Its simply a question to bring out the best of what's in there - let the nuggets shine through – see it as a matter of focus.


..A good friend of mine is a classical pianist with many CDs to his credit. He played one for me on my system that was truely an inspired performance of a solo piano "Rite of Spring" - the only recording of this score available anywhere. He, of course, asked me how I liked it. I said the performance was "magical", "too bad the recording was flawed". He was agast. "Where?" So I showed him. He listened and listend and said "there's no mistake there". He could not hear the clipping. I had to show him on Cool Edit how the waveform had been clipped by a particularly loud passage. And then he listened again and again. Finally after he ceased to hear his performance he heard the clipping. ...

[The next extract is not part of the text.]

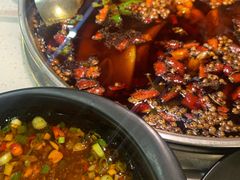-味之绝美蛙鱼头火锅(高新店)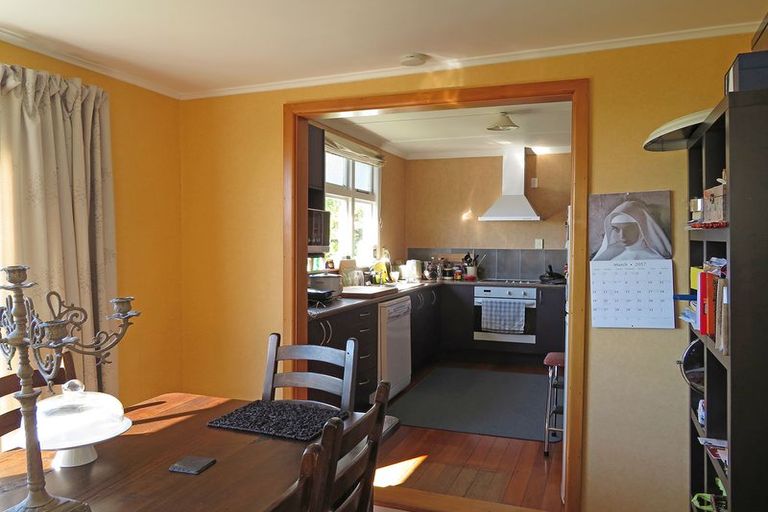Photo of property in 15a Hull Street, South Hill, Oamaru, 9400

nice story – reflecting partly also my experience.


...I have only ever said that very good $200 amps DO exist. ....

In fact of the receivers that I test, on average most were not any good, but the Pioneer was. In general the "discrete" amps were very bad and some of the chip amps were pretty bad.



Given the essence of this thread
http://www.diyaudio.com/forums/showthread.php?t=109147
I suggest to take such statements with some grain of salt
;)


Michael
 
The slewing problem for DACs, CD players, and HT receivers only exists in one stage, the I/V converter, or is buried deep within the DAC chip itself, for voltage-mode devices (where it cannot be removed or bypassed). That's the real merit of passive I/V conversion - a resistor and lowpass cap to ground aren't going to slew. But this approach is not that common.

<snip>

How many CD players use passive I/V conversion or ultrafast electronics? Very very few. The problem is simply ignored, since reviewers don't care or even know about it, and it doesn't show up on conventional measurements, so the chip vendors don't care either. Out of sight, out of mind.

Actually Lynn, there are several ways round this problem; see for example the paper by Martin Hawksford, which has 3 approaches documented.

I thought had invented something clever in this area, and started doing a patent application, but it turned out to already be in an Analog Devices application note. The basic idea is to avoid slew rate limiting in the op-amp, by bring the dominant pole compensation out to the virtual earth point, before any active devices. In simplest terms, you just put a cap from the inverting input to earth, which reacts with the feedback resistor to form the dominant pole, shunting HF to ground before the input device.

For best effect, it needs a chip or discrete design that is completely externally compensated, but you can get a win with internally compensated devices too. Loop stability needs to be managed.

This idea filtered out to the Twisted Pear guys, where it is known as "the cap mod".